Working together with metabotropic glutamate receptors, the NMDA receptor ensures the establishment of long-term potentiation (LTP), a process believed to be responsible for the acquisition of information. These functions are mediated by calcium entry through the NMDA receptor-associated channel, which in turn influences a wide variety of cellular components, like cytoskeletal proteins or second-messenger synthases. However, over activation at the NMDA receptor triggers an excessive entry of calcium ions, initiating a series of cytoplasmic and nuclear processes that promote neuronal cell death through necrosis as well as apoptosis, and these mechanisms have been implicated in several neurodegenerative diseases.
Huntington's disease (HD) is an inherited disorder that causes degeneration of brain cells, called neurons, in motor control regions of the brain, as well as other areas. Symptoms of the disease, which gets progressively worse, include uncontrolled movements (called chorea), abnormal body postures, and changes in behavior, emotion, judgment, and cognition. HD is caused by an expansion in the number of glutamine repeats beyond 35 at the amino terminal end of a protein termed "huntingtin." Such a mutation in huntingtin leads to a sequence of progressive cellular changes in the brain that result in neuronal loss and other characteristic neuropathological features of HD. These are most prominent in the neostriatum and in the cerebral cortex, but also observed in other brain areas.

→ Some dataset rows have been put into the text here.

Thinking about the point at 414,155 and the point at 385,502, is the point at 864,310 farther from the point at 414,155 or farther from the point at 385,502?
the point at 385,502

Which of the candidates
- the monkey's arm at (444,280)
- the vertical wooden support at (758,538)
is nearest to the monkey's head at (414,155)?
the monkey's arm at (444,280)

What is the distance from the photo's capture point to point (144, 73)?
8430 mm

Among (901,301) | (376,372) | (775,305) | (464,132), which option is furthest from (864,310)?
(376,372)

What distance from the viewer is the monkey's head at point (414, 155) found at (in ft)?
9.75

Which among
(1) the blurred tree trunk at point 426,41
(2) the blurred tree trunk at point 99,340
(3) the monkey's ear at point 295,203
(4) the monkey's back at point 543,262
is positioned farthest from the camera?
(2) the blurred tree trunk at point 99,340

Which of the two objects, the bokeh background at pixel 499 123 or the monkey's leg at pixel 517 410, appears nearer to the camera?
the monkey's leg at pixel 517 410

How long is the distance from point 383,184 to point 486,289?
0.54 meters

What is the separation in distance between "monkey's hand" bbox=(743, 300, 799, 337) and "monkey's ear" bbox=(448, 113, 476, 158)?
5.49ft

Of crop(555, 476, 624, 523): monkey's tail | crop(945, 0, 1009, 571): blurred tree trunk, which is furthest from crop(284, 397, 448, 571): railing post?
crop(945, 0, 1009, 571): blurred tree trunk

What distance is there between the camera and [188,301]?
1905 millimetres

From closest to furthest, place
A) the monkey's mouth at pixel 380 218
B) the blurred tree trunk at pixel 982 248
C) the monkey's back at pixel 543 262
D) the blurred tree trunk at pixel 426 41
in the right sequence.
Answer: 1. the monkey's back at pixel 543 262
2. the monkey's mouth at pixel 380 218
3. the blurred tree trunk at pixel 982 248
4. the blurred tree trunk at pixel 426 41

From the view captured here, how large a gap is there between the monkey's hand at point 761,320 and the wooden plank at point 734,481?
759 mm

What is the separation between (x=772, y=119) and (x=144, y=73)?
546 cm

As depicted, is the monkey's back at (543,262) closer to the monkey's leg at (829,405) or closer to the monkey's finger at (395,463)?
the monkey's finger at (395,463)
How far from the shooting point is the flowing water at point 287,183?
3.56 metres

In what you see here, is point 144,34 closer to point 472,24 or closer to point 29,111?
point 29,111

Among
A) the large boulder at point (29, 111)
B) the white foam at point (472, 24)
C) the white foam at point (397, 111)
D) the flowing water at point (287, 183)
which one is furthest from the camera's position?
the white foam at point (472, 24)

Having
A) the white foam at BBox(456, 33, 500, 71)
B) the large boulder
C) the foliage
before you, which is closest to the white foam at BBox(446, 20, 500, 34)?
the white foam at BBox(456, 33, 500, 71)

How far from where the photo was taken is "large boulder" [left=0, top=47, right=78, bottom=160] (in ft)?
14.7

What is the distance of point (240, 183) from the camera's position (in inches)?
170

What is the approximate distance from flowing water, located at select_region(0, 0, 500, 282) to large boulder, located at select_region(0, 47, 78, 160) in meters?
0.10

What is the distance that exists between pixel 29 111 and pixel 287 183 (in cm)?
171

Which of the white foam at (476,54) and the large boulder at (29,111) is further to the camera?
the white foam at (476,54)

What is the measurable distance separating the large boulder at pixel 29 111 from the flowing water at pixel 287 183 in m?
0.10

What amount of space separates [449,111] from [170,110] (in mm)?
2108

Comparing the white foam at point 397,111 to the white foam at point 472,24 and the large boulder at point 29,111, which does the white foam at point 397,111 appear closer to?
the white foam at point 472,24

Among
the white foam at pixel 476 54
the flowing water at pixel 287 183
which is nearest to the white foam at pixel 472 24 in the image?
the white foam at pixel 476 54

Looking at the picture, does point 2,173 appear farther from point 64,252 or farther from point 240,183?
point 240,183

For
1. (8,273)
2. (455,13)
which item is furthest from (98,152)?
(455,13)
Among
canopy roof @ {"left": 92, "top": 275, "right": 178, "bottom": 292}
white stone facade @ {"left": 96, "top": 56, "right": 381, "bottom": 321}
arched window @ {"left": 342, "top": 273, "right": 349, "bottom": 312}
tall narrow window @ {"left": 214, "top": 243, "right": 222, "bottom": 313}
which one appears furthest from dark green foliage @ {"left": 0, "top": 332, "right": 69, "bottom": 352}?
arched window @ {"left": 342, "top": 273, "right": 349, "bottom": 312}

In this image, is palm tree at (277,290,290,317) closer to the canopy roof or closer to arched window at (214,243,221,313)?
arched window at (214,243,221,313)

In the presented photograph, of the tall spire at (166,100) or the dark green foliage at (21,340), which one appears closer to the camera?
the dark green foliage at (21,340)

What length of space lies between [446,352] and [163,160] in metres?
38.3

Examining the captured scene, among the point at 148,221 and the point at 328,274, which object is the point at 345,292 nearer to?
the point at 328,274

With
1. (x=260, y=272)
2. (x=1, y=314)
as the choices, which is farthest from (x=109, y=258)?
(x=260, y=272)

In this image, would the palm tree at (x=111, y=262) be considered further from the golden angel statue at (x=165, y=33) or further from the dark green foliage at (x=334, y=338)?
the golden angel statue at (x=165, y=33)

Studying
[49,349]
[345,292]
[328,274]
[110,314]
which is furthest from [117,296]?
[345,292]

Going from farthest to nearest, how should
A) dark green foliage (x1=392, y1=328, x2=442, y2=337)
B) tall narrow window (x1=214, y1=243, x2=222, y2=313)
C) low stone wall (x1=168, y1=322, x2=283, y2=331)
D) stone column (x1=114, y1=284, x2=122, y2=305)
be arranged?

The tissue levels of two neurotoxic metabolites of the kynurenine pathway of tryptophan degradation, quinolinic acid (QUIN) and 3-hydroxykynurenine (3-HK) are increased in the striatum and neocortex, but not in the cerebellum, in early stage HD. QUIN and 3-HK and especially the joint action of these two metabolites, have long been associated with the neurodegenerative and other features of the pathophysiology of HD. The neuronal death caused by QUIN and 3-HK is due to both free radical formation and NMDA receptor overstimulation (excitotoxicity).
Based on the hypothesis that 3-HK and QUIN are involved in the progression of HD, early intervention aimed at affecting the kynurenine pathway in the brain may present a promising treatment strategy. We believe the ability of AV-101 to reduce the brain levels of neurotoxic QUIN and to potentially produce significant local concentrations of 7-Cl-KYNA on chronic administration, presents an exciting opportunity for further investigation of AV-101 as a potential chronic treatment alternative for certain symptoms of HD.